In 2006, Belarus adopted a decree to create an effective environment for developing rural tourism, allowing local residents to earn extra income and contribute to the creation of new jobs, reviving Belarusian villages as a whole. Under this decree, activities in the field of rural tourism are excluded from being categorized as entrepreneurial, and as such are exempt from applicable taxes.

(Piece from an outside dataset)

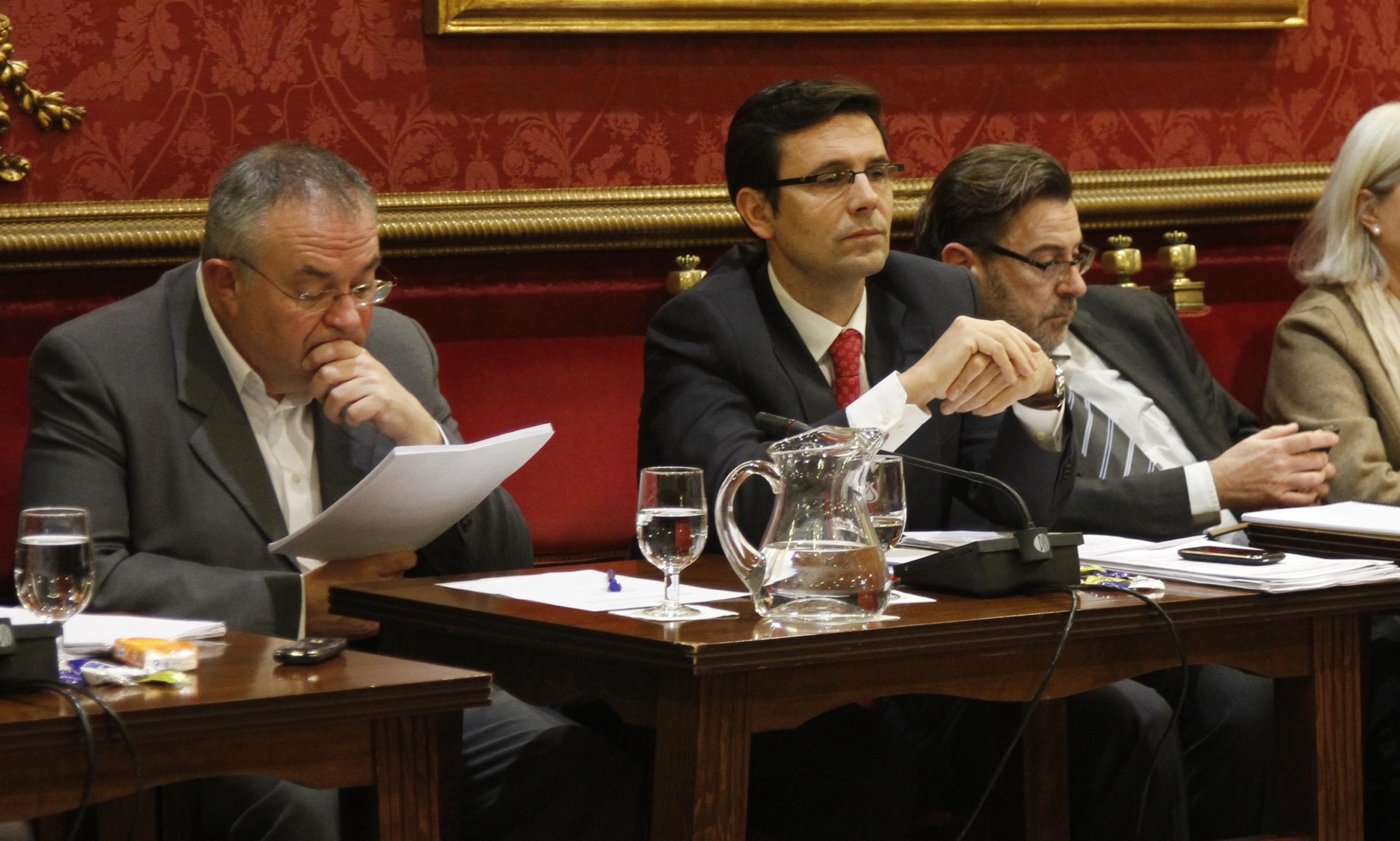 Ayuntamiento de Granada celebra pleno extraordinario para presupuesto municipal ejercicio 2014 - paco cuenca PSOE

They do have to pay a once-a-year fee, though, in lieu of a tax, based on the value of the activity.
Over the past six years, the number of farmsteads have grown ten-fold, rising from 188 in 2007 to 1,881 in 2013. Under local authorities, 22 agro-clusters have emerged across Belarus, bringing together owners of estate lands, contractors, farmers, and other service providers.
On Friday, President Lukashenko reviewed one of the more successful rural tourism clusters, “Valozhynskiye Gastsintsy”. Begun in 2008, the cluster organizers gathered farmstead owners, artisans, animators, musicians, tourism specialists, and local officials to develop a rural green route that allows travelers to visit farmsteads throughout the Valozhyn District, a fertile flax-growing area about 75 kilometers (50 miles) northwest of Minsk. Prior to the formation of the tourism cluster, the area had been best known for producing the “best syrok (bite-sized chocolate-covered cheesecake bars) in the world.”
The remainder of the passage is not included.